Patients who are minimal residual disease negative (or have no detectable myeloma) before or after their stem cell transplant have better progression free survival than patients with detectable disease, according to a recent study.
Theresa Hahn, PhD, from Roswell Park Comprehensive Cancer Center, Buffalo, New York presented the results at the recent Transplantation and Cellular Therapy (TCT) 2019 meeting and won “Best Abstract Award” for her paper.
The study looked at levels of residual disease using the flow cytometry-based MRD assessement test in a phase 3 trial that included 430 patients.

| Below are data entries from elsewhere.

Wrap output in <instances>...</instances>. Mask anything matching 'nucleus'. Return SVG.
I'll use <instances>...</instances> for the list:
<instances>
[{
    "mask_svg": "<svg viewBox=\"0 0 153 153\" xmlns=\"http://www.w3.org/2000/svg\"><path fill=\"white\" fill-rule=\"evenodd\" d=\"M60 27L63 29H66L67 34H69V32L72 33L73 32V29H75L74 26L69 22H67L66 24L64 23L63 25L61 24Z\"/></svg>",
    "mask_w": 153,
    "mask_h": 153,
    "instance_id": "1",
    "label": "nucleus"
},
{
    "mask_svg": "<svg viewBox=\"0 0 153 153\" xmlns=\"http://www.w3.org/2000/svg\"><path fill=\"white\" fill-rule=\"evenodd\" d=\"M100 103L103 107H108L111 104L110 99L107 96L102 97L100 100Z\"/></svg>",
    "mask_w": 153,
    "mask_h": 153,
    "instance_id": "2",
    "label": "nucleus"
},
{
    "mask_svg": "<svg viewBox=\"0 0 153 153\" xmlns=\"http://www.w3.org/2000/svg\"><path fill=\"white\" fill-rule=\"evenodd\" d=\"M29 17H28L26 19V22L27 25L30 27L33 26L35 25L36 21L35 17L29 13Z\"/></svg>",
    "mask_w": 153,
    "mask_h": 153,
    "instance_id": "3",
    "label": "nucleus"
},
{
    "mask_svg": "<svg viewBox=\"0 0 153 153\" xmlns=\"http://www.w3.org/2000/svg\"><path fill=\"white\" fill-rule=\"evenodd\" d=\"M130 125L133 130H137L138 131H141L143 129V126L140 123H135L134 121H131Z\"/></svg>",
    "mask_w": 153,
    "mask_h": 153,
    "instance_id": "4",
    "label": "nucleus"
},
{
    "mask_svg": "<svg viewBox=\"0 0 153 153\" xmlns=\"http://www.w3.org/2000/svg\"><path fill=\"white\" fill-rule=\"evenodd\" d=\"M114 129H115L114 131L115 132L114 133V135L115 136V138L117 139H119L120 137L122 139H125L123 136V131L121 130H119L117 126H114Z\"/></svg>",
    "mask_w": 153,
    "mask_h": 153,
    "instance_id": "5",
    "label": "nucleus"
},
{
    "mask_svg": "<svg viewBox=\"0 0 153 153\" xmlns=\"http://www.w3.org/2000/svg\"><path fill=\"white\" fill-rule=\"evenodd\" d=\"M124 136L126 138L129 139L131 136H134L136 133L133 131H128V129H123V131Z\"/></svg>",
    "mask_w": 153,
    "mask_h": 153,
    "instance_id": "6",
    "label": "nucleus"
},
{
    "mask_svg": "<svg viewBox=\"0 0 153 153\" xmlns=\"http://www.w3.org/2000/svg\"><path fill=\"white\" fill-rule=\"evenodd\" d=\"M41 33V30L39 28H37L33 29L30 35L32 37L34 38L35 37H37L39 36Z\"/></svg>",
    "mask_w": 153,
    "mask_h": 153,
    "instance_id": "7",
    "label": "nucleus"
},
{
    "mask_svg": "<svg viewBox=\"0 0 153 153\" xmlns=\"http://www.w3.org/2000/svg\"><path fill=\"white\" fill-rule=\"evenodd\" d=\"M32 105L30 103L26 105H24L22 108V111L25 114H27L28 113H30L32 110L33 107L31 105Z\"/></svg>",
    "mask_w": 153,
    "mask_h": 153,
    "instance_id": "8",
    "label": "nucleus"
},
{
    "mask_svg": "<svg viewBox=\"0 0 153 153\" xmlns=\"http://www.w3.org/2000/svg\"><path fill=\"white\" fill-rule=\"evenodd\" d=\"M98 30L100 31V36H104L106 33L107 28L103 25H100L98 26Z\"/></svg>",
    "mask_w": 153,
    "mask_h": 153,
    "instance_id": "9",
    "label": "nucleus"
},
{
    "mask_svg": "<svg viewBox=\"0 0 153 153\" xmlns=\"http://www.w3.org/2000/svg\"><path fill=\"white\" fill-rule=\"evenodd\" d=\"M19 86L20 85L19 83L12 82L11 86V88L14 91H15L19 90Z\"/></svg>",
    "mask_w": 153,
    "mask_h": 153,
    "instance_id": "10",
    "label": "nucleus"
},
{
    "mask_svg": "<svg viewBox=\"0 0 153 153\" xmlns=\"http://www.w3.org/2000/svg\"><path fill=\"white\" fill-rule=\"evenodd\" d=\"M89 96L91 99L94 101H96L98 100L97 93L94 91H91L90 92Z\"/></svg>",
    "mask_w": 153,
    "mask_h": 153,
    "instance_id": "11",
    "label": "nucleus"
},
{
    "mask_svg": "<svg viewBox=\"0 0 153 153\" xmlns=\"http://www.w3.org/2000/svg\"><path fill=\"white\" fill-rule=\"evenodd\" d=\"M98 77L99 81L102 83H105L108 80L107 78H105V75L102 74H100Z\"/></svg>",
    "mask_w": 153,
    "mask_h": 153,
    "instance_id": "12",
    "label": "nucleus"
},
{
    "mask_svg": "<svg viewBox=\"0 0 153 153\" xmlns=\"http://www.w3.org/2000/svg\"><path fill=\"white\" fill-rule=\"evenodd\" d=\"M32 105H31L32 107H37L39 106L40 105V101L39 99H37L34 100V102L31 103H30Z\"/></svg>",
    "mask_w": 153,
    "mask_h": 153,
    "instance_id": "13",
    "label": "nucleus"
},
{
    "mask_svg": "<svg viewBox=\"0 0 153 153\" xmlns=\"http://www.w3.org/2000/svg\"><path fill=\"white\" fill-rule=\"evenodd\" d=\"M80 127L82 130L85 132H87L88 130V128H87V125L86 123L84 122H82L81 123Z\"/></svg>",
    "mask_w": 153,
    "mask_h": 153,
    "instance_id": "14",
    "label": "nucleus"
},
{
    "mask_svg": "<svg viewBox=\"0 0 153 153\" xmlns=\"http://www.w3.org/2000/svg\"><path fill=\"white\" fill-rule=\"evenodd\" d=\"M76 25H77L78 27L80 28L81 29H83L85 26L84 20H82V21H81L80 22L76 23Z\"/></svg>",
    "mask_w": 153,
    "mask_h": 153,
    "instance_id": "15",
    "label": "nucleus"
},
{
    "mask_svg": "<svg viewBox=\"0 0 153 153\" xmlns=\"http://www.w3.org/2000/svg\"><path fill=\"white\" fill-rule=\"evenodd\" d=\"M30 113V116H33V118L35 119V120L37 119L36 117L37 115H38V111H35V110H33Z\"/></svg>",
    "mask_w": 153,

Results showed that patients who were MRD negative before their transplant, at the start of their maintenance and after one year had much better progression free survival than those who had detectable disease. The study could not show that the type of maintenance therapy used after transplant had any impact on progression free or overall survival. They also found that about 1 in 5 patients who showed no evidence of residual disease at one year still went on to experience disease progression.
Dr. Hahn stated:
“Multiple myeloma remains an incurable disease, but we have more and better treatment options than ever before. What’s most exciting about this approach is that it may help us figure out sooner which patients may benefit from a change in their treatment regimen.”
A review of minimal residual disease (MRD) status seems appropriate for patients before and after transplant and may help patients and doctors make better, smarter treatment choices.